Esslie-Frenia Law June 2023 Leaderboard

EDITORIAL: Will Chatham learn from budget mess?


HEY, BUDDY, CAN you spare a Bitcoin? That’s the “digital currency” used to transfer value from one place to another without a bank. It’s kind of like mailing cash to a relative except without the mail … or the cash.

Maybe someday we’ll abandon money, as in paper and metal with images of long-dead historical figures in our wallets. We’ll make payments and deposits based on our selfies. Until then, we’re stuck with the need to keep track of our old-fashioned dollars, and we don’t always do that job well.

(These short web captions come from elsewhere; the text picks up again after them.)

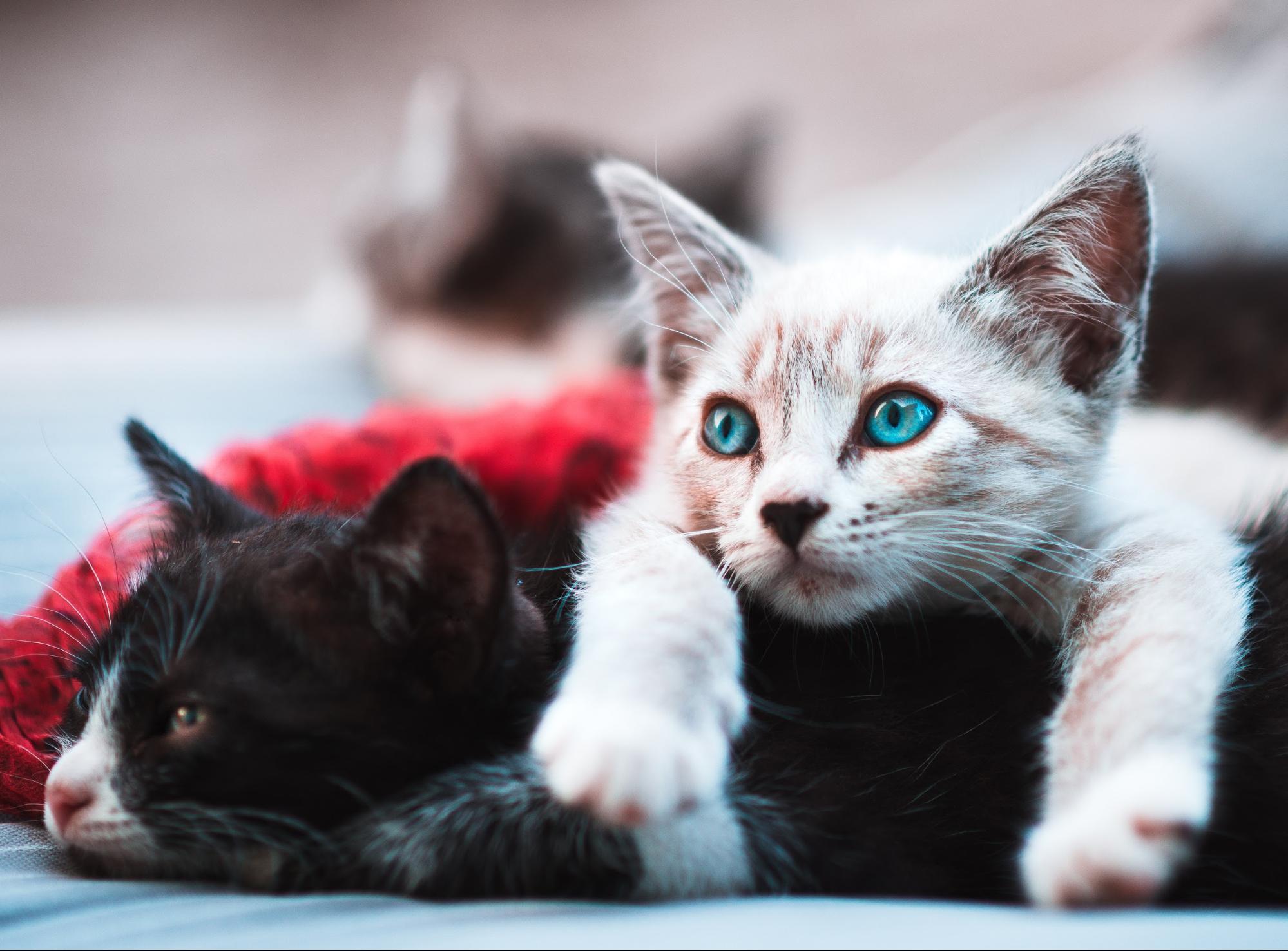 2 kittens instagram hashtags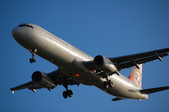 米巴的客機攝影集:1545638530.jpg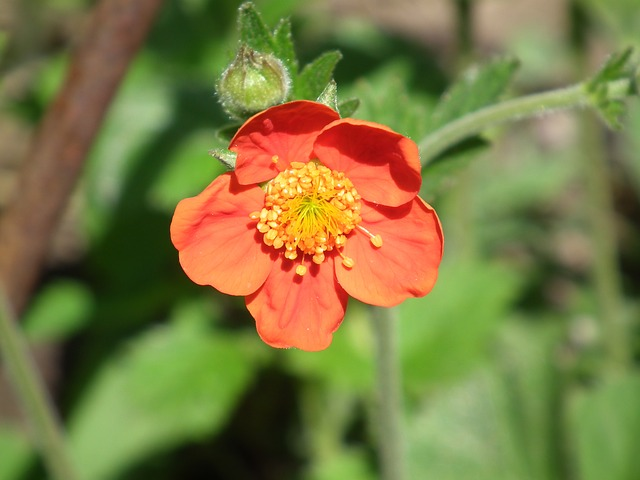 flower, red, orange, flowers, decorative
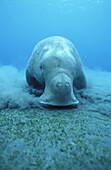 Dugong dugong feeds on seagrass meadows, Vanuatu, South Seas, Oceania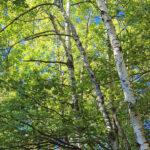 Paper Birch (Betula papyrifera) summer habit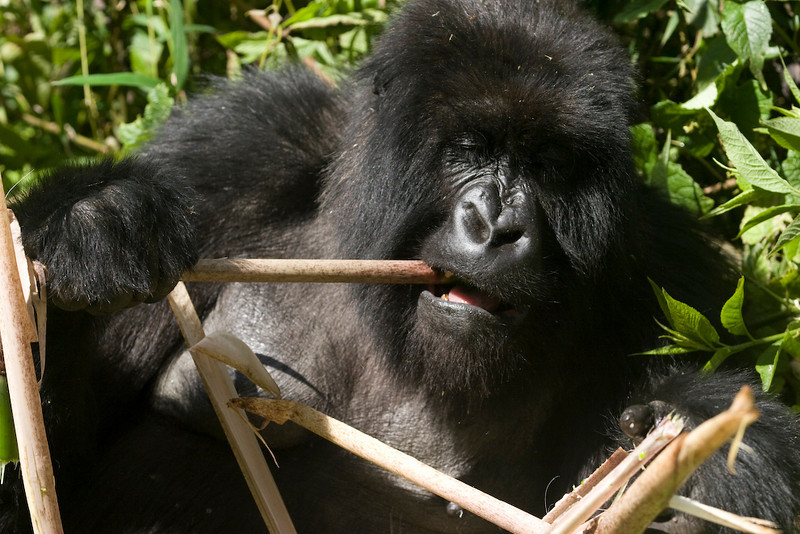 There are only about 700 mountain gorillas left in the wild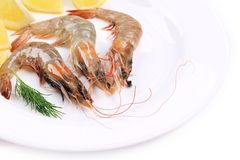 Close up of raw shrimps with lemon. Stock Image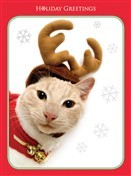 7560 Christmas Card - Cat as reindeer (Pack of 50)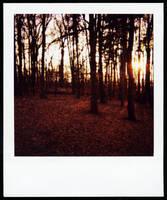 dusk by netflash33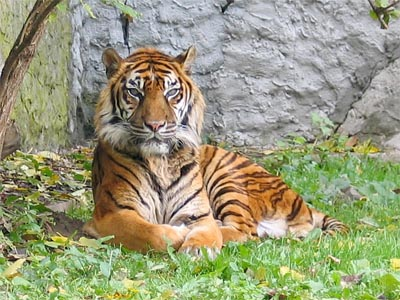 Tigre di Sumatra in uno zoo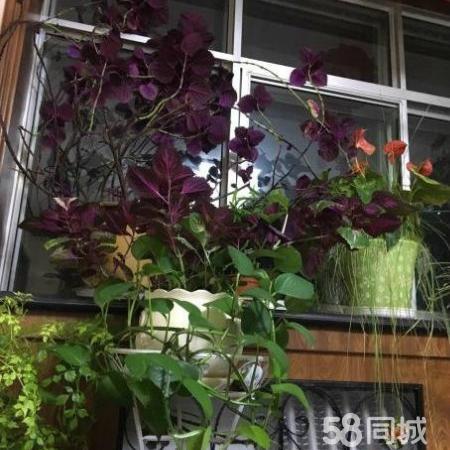 紫薇花园,4楼,简装,地理位置好,环境好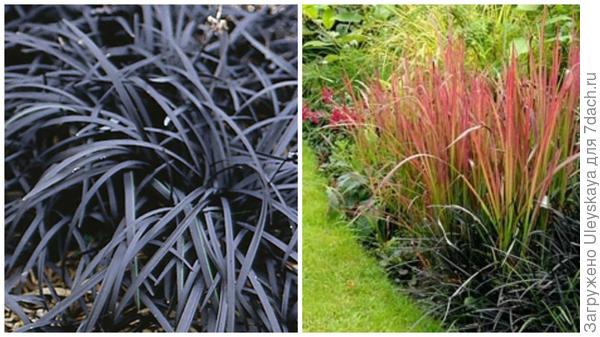Офиопогон уплощенный Черноватый крупным планом, фото сайта My Garden Insider и в миксбордере, фото сайта Pinterest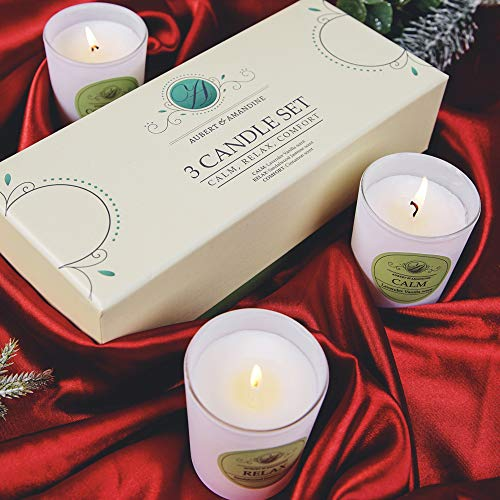 Aubert & Amandine Aromatherapy Luxury Scented Soy Candle Gift Set in White Jar Velas Aromaticas - Lavender Vanilla, Sandalwood Jasmine, Cinnamon Apple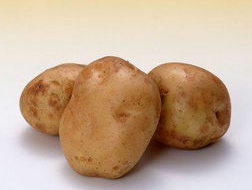 土豆什么时间适宜种植?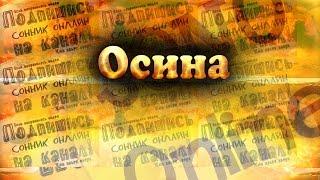 К чему снится Осина Сонник. Бесплатное толкование снов онлайн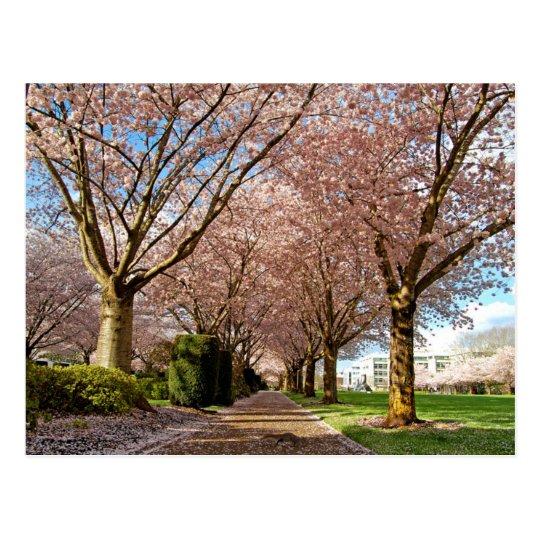 Carte Postale Postcard Salem Cherry Blossoms & Squirrel Oregon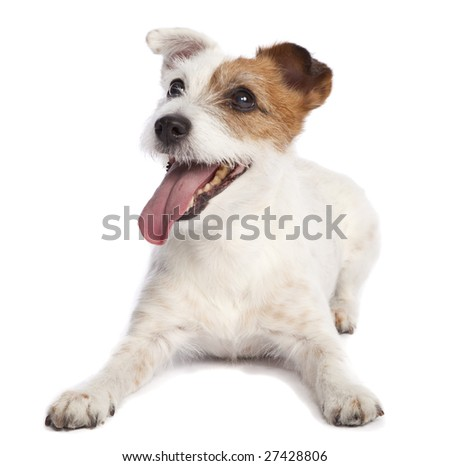 isolated jack russell terrier smiling and lying down over white background - stock photo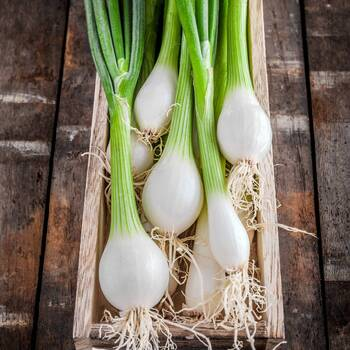 Bunching Onion- White Lisbon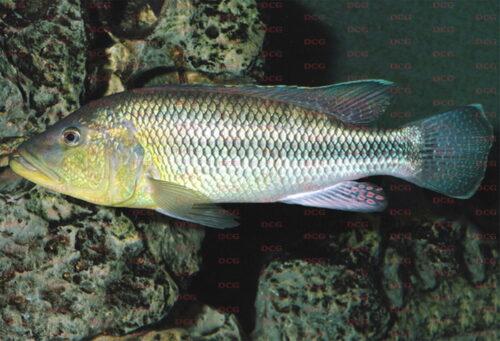 Seranochromis robustus - Foto Erwin Schraml
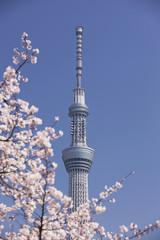 隅田公園の桜と東京スカイツリー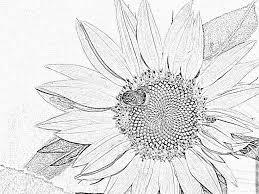Index Of Mainnature Fleurstournesol Coloriage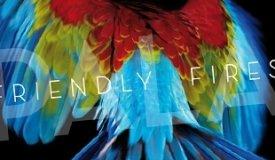 Friendly Fires выложили новый альбом в Интернет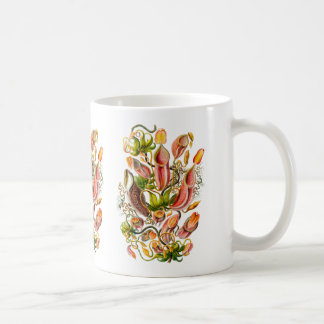 Krug-Pflanzen Kaffeetasse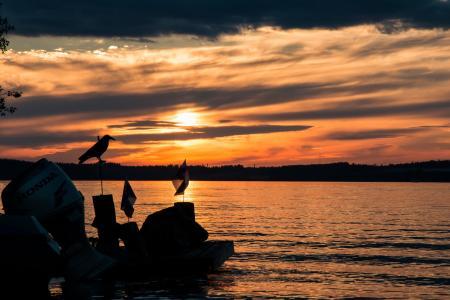 湖, 日落, 云彩, 晚上, 海滩, saimaa, 芬兰语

Money goes missing in lots of ways and sometimes taxpayers are the victims, even when no crime is committed, like when public officials make bad calls or do something really dumb. A few years ago, the state found that the Germantown Board of Education had amassed much larger reserve funds than the district needed. In essence the board was hoarding taxpayers’ money. The following election some new people won seats on the school board. The excess funds were used to lower property taxes.

It’s easier to solve a problem if you have too much money rather than too little. Ask the Chatham Town Board. When the 2016 budget was being prepared last year the figures indicated the town had plenty of money. But last week officials announced town government doesn’t have enough to keep operating until the end of the year. There’s a deficit of $227,000 and even with fancy financial footwork and austerity, board members don’t yet know where the last $60,000 will come from to keep government afloat through December 31.

Chatham residents should give the current board credit (so to speak) for quickly hiring auditors to identify the problem and begin working on a solution. At the same time the board’s gasps of disbelief suggests more drama than the figures justify: $60,000 is roughly 2% of the annual budget. It might mean layoffs, which hurt innocent people, and probably some unpopular cuts in services, but we elect public officials to make these kinds of tough decisions on our behalf.

With hindsight you can imagine the magical thinking that led to Chatham’s problem. The board had available reserves of $227,000 in 2015 and used them to offset spending. When it came time to prepare the 2016 budget, the same number was added in again without any evidence to confirm the town had that much money in the bank.

How would you know to ask about those reserve funds? The Office of State Comptroller Tom DiNapoli publishes a booklet online called Citizens’ Guide to Local Budgets

The booklet says that it’s normal to use reserve funds for “unforeseeable shortfalls” but cautions that “the persistent use of fund balances to cover revenue shortfalls in a budget over a number of years may be indicative of a structural problem in the budget.” For at least the last three years the Town of Chatham has had revenue shortfalls covered by fund balances. That certainly sounds like a “structural problem.”

Town Supervisor Maria Lull and Councilman Bob Balcom, both of whom were on the board when the current flawed budget was prepared, said they asked for figures from the previous supervisor, Jesse DeGroodt, at the time but did not receive any.

Could Chatham’s current budget crisis have been prevented? Yes. Who’s to blame? The responsibility starts with Mr. DeGroodt, who oversaw the budget preparation. But assigning blame is not a solution and it won’t prevent something like this from happening again.

Ms. Lull and the Town Board have promised to change the budget process, making it more inclusive and transparent. Those are necessary goals and the first practical step toward achieving them would be for the board to put the forensic audit of town finances online for everyone to read.

The board also plans to end the harebrained way the town funded infrastructure projects –paying in cash. That could put money back in the pockets of taxpayers. But making these changes permanent requires new policies so that past mistakes won’t recur.

Chatham is the latest, not the last, local municipality to screw up its budget. The board would benefit from knowing how others have handled similar deficits.

Assuming this budget mess gets resolved, other towns would be wise to contact Chatham and learn from its experience about improving their own budget process. Be wary of board members anywhere who reject this opportunity. Those unwilling to profit from mistakes like the ones in Chatham are headed for trouble themselves.